TEXT TO READ:
## Start
Closed XiaobinWu1998 closed 2 months ago
Considering that the current AD models typically require only a few hours for single-GPU training, there is no strong demand for DDP. Therefore, we classify DDP as optional support. Since we have adapted the original repository's models to the ADer framework, some methods may only be partially effective due to certain operators. In the future, we aim to support all methods comprehensively.
there is an error when i run
python -m torch.distributed.launch --nproc_per_node=$nproc_per_node --nnodes=$nnodes --node_rank=$node_rank --master_port=$master_port --use_env run.py -c configs/benchmark/destseg/destseg_256_300e.py -m train
with multiple GPUs.Traceback (most recent call last):
File "run.py", line 31, in
main()
File "run.py", line 26, in main
trainer = get_trainer(cfg)
File "/workspace/mycode/04-anomaly-detection/ADer/trainer/init.py", line 13, in get_trainer
return TRAINER.get_module(cfg.trainer.name)(cfg)
## End
RECORDS FOR THE TASK:
## Start
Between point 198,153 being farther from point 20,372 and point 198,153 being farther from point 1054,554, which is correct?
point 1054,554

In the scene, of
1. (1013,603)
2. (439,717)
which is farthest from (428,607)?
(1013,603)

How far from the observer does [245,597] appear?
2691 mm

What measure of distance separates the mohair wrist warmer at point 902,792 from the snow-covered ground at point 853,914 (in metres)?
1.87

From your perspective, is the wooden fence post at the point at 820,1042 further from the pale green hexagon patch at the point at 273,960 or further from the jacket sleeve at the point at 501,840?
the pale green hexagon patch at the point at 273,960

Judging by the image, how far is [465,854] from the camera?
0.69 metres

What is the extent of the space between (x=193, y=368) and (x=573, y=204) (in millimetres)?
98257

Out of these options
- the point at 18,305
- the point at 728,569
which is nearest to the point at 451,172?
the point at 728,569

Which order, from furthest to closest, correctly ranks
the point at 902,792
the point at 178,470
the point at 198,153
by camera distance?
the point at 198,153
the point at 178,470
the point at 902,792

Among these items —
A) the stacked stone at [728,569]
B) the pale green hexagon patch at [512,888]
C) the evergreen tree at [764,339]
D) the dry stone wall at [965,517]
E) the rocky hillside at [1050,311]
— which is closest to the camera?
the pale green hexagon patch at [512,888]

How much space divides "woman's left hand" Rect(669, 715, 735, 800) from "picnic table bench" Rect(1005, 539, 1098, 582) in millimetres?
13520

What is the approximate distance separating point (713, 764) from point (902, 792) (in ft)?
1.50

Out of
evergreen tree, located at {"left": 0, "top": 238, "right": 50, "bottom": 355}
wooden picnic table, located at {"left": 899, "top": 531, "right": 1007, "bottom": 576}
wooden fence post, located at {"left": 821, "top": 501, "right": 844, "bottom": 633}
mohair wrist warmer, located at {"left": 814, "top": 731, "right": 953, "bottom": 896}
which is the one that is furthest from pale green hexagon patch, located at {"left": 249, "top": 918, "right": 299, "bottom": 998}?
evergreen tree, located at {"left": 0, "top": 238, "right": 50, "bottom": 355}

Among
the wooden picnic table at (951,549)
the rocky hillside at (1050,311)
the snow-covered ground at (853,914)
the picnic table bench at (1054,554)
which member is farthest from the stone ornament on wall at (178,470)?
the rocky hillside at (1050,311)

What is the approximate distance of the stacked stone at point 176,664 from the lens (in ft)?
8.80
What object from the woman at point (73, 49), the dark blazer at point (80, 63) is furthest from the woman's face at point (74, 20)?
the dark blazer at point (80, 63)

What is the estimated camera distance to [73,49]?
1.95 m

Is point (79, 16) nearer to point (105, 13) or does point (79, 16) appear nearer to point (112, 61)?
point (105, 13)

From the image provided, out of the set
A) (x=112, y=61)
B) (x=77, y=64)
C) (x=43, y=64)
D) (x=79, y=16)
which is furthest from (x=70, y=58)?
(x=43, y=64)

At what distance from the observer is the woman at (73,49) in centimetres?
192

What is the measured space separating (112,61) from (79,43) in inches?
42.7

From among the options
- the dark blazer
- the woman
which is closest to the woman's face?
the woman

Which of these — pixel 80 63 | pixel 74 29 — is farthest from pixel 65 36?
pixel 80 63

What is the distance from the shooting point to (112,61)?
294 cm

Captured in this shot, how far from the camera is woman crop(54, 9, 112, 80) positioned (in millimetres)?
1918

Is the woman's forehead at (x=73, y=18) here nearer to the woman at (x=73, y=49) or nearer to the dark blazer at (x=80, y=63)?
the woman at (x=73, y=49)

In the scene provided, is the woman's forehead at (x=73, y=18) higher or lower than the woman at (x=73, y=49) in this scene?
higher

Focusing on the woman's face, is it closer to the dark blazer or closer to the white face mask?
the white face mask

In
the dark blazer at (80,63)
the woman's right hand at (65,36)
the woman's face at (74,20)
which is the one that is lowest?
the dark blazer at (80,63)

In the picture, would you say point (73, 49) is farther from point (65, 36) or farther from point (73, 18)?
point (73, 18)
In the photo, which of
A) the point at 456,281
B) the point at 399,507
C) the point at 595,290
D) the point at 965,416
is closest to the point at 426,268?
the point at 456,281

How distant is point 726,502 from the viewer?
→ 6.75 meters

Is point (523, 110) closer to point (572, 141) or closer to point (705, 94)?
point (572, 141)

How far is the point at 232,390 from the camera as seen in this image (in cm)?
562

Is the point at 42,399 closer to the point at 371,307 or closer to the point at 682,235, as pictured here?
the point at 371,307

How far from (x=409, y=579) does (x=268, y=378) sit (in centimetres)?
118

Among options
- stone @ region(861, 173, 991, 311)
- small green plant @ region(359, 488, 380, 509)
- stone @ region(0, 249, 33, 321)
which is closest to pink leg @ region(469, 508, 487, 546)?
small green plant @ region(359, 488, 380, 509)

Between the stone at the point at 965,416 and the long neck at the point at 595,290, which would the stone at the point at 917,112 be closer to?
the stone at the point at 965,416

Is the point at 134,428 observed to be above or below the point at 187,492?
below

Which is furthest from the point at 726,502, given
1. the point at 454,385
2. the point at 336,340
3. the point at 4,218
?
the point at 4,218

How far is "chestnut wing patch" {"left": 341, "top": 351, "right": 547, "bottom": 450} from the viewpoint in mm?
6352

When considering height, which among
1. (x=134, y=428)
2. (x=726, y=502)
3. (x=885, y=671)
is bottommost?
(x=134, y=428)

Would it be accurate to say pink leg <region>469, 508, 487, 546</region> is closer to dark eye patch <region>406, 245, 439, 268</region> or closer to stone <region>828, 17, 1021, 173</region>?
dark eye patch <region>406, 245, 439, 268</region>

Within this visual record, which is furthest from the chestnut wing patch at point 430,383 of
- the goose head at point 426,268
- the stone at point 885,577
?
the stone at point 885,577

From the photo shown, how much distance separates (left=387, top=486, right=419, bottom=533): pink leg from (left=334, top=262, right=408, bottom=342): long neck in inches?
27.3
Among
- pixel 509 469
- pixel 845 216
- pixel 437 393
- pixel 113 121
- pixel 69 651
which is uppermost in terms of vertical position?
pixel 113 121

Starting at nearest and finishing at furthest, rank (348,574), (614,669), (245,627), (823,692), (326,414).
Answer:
## End
TASKS TO COMPLETE:
[A] According to the forum thread, how long do current AD models typically need for single-GPU training?
[B] Please gather every row above that contains the word "forehead".

EXERCISE SOLUTIONS:
[A] Only a few hours.

[B]
Is the woman's forehead at (x=73, y=18) here nearer to the woman at (x=73, y=49) or nearer to the dark blazer at (x=80, y=63)?
In the scene provided, is the woman's forehead at (x=73, y=18) higher or lower than the woman at (x=73, y=49) in this scene?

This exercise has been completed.